CVE-2010-1224 (http://nvd.nist.gov/nvd.cfm?cvename=CVE-2010-1224): main/acl.c in Asterisk Open Source 1.6.0.x before 1.6.0.25, 1.6.1.x before 1.6.1.17, and 1.6.2.x before 1.6.2.5 does not properly enforce remote host access controls when CIDR notation "/0" is used in permit= and deny= configuration rules, which causes an improper arithmetic shift and might allow remote attackers to bypass ACL rules and access services from unauthorized hosts.
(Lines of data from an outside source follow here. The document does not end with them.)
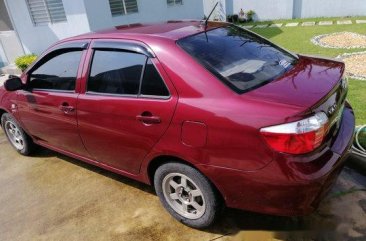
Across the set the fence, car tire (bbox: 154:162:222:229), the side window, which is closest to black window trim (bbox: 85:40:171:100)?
the side window

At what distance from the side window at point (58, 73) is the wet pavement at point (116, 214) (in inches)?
47.1

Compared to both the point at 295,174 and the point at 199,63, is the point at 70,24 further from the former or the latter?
the point at 295,174

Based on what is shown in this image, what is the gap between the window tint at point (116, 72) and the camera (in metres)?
3.07

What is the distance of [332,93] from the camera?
104 inches

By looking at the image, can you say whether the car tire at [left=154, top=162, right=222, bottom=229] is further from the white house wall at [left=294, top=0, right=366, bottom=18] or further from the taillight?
the white house wall at [left=294, top=0, right=366, bottom=18]

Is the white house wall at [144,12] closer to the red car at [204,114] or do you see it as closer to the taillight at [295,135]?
the red car at [204,114]

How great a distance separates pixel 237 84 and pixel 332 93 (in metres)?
0.71

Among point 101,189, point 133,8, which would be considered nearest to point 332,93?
point 101,189

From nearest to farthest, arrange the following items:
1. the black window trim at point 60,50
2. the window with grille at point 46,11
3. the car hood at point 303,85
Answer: the car hood at point 303,85
the black window trim at point 60,50
the window with grille at point 46,11

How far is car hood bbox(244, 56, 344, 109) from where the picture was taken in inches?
96.0

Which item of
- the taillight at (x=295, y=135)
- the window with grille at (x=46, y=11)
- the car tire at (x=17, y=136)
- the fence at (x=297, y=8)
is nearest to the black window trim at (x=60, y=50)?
the car tire at (x=17, y=136)

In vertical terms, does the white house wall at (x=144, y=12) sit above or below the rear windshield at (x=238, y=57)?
below

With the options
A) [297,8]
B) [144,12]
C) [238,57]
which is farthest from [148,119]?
[297,8]

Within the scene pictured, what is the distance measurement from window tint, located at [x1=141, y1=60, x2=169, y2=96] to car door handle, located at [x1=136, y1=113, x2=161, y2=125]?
19 centimetres
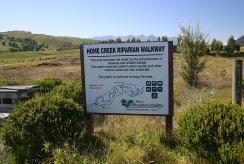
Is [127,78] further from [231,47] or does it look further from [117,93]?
[231,47]

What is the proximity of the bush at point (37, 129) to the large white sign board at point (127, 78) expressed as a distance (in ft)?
4.14

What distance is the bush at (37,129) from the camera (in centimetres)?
600

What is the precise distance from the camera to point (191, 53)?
2011cm

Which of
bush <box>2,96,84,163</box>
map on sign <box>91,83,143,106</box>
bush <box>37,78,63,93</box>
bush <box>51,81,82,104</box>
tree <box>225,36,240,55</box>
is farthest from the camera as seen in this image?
tree <box>225,36,240,55</box>

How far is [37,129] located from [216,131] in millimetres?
3126

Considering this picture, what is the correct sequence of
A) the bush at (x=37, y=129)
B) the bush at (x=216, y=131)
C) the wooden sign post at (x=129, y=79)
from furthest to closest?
1. the wooden sign post at (x=129, y=79)
2. the bush at (x=37, y=129)
3. the bush at (x=216, y=131)

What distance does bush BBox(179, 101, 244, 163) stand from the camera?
4758 mm

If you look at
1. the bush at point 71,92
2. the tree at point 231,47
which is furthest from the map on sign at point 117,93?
the tree at point 231,47

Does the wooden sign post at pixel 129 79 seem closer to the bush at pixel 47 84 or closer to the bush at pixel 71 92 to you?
the bush at pixel 71 92

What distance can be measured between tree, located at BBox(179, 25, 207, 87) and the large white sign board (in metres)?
12.6

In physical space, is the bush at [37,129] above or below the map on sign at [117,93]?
below

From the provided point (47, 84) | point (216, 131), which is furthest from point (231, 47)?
point (216, 131)

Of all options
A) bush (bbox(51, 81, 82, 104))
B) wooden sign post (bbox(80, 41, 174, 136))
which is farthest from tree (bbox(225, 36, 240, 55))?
wooden sign post (bbox(80, 41, 174, 136))

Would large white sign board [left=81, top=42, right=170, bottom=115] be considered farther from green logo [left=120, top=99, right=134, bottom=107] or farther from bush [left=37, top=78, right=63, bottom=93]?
bush [left=37, top=78, right=63, bottom=93]
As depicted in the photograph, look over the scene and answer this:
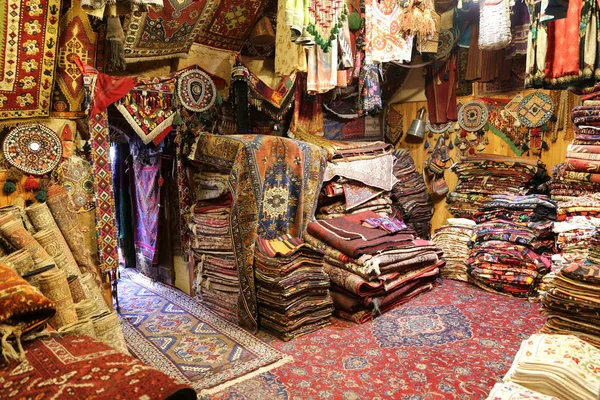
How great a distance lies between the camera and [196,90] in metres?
4.14

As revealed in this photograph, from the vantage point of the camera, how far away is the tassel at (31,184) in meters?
3.07

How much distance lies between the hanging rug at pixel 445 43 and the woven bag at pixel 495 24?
1.38 m

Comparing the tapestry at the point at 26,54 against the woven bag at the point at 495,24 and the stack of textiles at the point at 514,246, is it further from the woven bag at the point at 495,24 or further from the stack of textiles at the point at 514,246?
the stack of textiles at the point at 514,246

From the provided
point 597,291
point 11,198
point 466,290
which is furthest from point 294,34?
point 466,290

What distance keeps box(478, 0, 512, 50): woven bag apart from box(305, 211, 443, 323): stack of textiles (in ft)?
6.17

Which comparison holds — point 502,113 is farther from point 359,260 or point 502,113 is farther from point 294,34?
point 294,34

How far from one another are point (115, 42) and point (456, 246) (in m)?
3.78

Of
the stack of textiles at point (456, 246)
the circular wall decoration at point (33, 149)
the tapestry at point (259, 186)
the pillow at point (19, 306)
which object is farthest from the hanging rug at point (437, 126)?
the pillow at point (19, 306)

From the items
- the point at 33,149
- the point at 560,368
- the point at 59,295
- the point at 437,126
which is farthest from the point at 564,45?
the point at 33,149

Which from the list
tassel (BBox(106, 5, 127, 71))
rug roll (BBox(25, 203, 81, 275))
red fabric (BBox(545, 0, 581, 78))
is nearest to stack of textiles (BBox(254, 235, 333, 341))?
rug roll (BBox(25, 203, 81, 275))

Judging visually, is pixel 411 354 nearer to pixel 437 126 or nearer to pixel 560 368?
pixel 560 368

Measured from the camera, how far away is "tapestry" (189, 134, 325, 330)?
144 inches

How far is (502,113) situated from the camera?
16.8 feet

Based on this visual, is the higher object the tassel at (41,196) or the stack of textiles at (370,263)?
the tassel at (41,196)
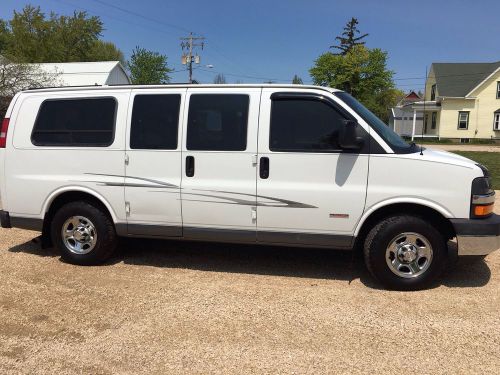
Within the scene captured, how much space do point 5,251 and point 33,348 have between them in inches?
119

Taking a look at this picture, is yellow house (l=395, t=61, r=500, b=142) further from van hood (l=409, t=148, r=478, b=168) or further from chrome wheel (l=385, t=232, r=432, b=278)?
chrome wheel (l=385, t=232, r=432, b=278)

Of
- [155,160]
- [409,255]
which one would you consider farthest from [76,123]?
[409,255]

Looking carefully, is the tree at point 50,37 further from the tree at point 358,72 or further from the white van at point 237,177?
the white van at point 237,177

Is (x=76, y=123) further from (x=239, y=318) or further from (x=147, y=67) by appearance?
(x=147, y=67)

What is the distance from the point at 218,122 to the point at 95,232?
201 centimetres

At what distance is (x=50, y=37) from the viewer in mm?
55688

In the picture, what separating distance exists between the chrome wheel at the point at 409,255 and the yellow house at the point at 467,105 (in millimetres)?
41174

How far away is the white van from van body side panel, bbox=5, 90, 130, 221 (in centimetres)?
1

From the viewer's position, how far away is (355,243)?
15.8 feet

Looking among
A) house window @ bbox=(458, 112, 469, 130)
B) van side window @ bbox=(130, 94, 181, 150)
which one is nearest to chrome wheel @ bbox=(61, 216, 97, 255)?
van side window @ bbox=(130, 94, 181, 150)

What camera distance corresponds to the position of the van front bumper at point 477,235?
14.5ft

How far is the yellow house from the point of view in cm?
4438

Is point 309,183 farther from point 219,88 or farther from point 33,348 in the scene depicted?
point 33,348

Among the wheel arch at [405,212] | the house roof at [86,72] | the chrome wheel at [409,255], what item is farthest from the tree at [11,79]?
the chrome wheel at [409,255]
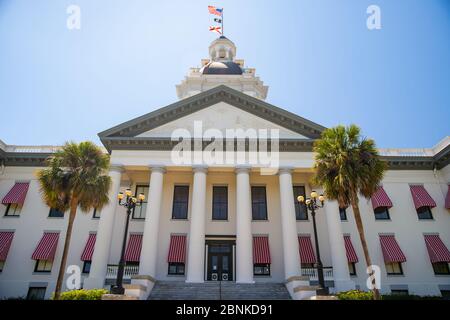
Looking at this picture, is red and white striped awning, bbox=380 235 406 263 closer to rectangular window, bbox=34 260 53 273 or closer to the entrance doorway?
the entrance doorway

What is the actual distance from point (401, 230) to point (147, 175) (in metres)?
21.0

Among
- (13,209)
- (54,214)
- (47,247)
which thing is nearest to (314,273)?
(47,247)

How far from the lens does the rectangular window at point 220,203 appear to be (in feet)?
84.2

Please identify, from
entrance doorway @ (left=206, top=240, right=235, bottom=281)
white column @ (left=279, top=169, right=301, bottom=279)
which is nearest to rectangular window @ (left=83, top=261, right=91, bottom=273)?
entrance doorway @ (left=206, top=240, right=235, bottom=281)

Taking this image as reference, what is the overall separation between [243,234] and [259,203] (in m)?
5.43

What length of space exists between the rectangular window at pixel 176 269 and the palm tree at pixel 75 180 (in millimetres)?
8660

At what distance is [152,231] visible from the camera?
21.5 m

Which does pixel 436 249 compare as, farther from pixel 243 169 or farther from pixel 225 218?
pixel 225 218

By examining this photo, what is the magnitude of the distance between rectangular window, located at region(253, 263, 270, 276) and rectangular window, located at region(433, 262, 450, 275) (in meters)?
12.7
+ 06 Apr 2010; <chainsaw@gentoo.org> -asterisk-1.6.1.17.ebuild, + -asterisk-1.6.2.5.ebuild: + Removing vulnerable ebuilds for CVE-2010-1224 / AST-2010-003 (Remote host + access control bypass) as requested by Stefan "Craig" Behte + <craig@gentoo.org> in security bug #313341. Voting no for GLSA; stable Asterisk (1.2 branch) is not affected. No upgrades will have to be forced as the secure versions have been in the tree since March 15 (1.6.2) / March 16 (1.6.1)
No, too. We never had 1.6.x stable, closing NOGLSA.